Getting started with Pyrit
Its developer describes Pyrit as follows: “Pyrit allows you to create huge databases of precomputed WPA/WPA2-PSK authentication phase in space-time exchange. Using the computing power of Multi-Core CPUs and other platforms via ATI-Stream, Nvidia CUDA and OpenCL, this is by far the strongest attack against one of the world’s most used security protocols”
Pyrit uses a combination of CPU+GPU to enable faster fragmentation of raw data. For example, you can use this combined processing power to find the Wifi password, crack the WPA/WPA2 capture file.
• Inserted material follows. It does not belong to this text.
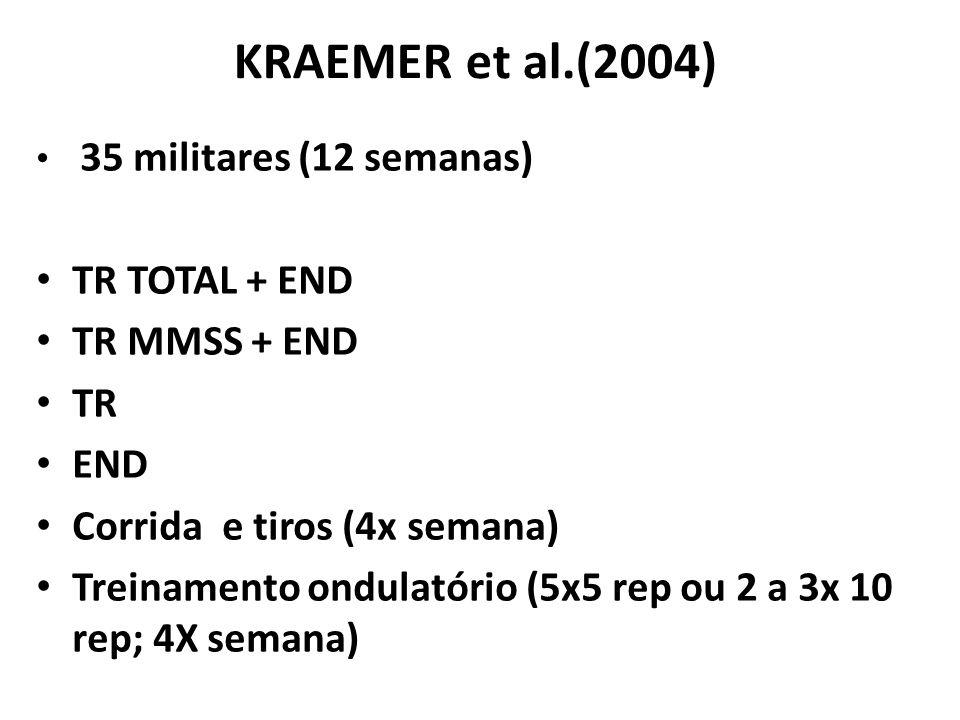 KRAEMER et al.(2004) 35 militares (12 semanas) TR TOTAL + END TR MMSS + END TR END Corrida e tiros (4x semana) Treinamento ondulatório (5x5 rep ou 2 a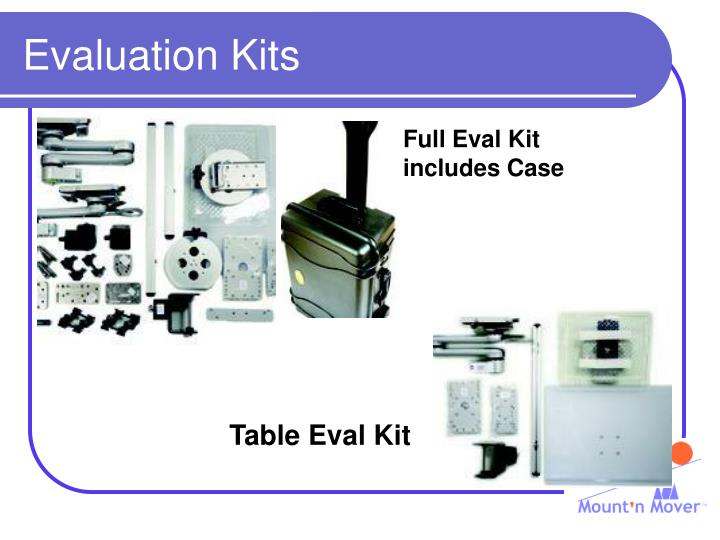 Evaluation Kits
Pyrit consists of basically two parts:
- The main module features the scheduling- and database-code and a basic extension-module that uses the CPU for computation. This main module is required for every system.
- Optionally, Nvidia-CUDA or OpenCL modules can be installed. Of course the hardware must support it. (You can find this option in the installation steps)
If you have multiple GPUs, you can use Pyrit to crack the password. Pyrit allows attackers to create massive amount of pre-computed WPA/WPA-PSK. Pyrit can be downloaded fromhttps://github.com/JPaulMora/Pyrit. This tool uses other platforms, such as ATI-Stream, Nvidia CUDA, and OpenCL, with the computational power of multiple CPUs. An attacker can use John the Ripper andcowpattyalong with Pyrit to crack the password from the captured wireless traffic
Pre-requisites
You must have an up and running Kali Linux installed.
Step-1: Update System and Install Dependencies
For packages that need to be installed on your system, execute the following commands in terminal.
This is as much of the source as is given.